Absolute consistency on ownership of wives is found among some peoples organised into clan communities. Two cases are known. When the Chukchi found a new clan community, several (from two to ten) men of more or less the same age, not brothers, nor from the same tent, meet and grant each other the right to reciprocal use of their shares of the property, including their wives. The children of such a grouping are regarded as brothers and sisters and may not inter-marry. This does not, however, amount to the introduction of “sexual promiscuity”, since from the first choice of the men to the restrictions on the children, precautions are taken against the inbred family, even endogamy being rejected. All that happens is the foundation of a new clan centre, which is intended to become a clan community: this interpretation may also be deduced from the fact that the centre takes upon itself the duty of revenge for its members.357 Whether all communities among the Chukchi order their relation to women in this way, whether it is one which is generally accpeted or only permitted — and whether it occurs with increasing or decreasing frequency — is not known. Precisely the same arrangement is met under an entirely different sky, among the African Hereros where it is called upanga.
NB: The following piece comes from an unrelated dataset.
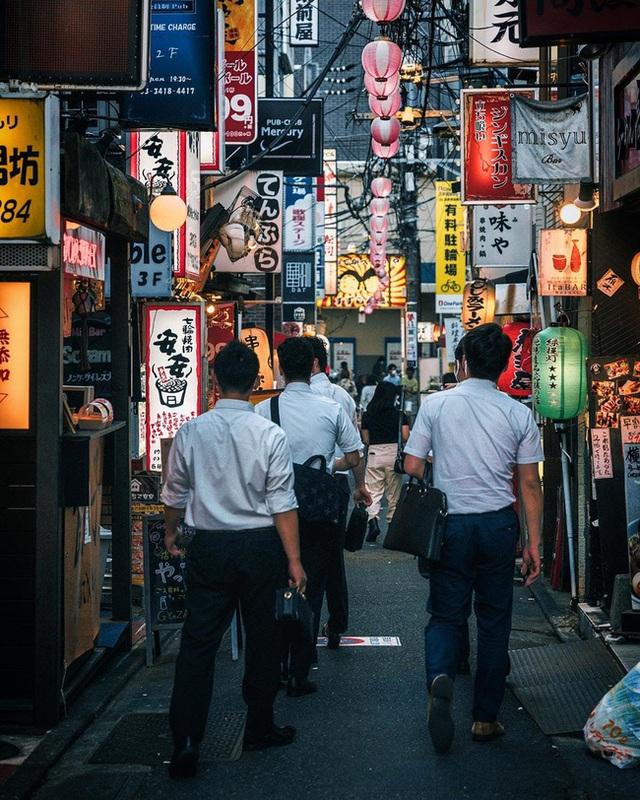 Không phải né nhậu nhưng đàn ông Nhật vẫn lang thang vật vờ sau giờ làm dù có gia đình đầm ấm, nguyên nhân đến từ vấn đề chẳng ai ngờ - Ảnh 2.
Since it is not ethnology I am writing, such partial use of the sources must suffice, although many other variations could be discovered. And let us always bear in mind that under the clan system either monogamy or polygamy may obtain, apart altogether from the very varied status — elevated or debased — of women. Thus clan law (itself so varied) enters by innumerable roads and paths into the spheres of marriage, family, property and inheritance law, opening before us enormous departments of ethnology and prehistory.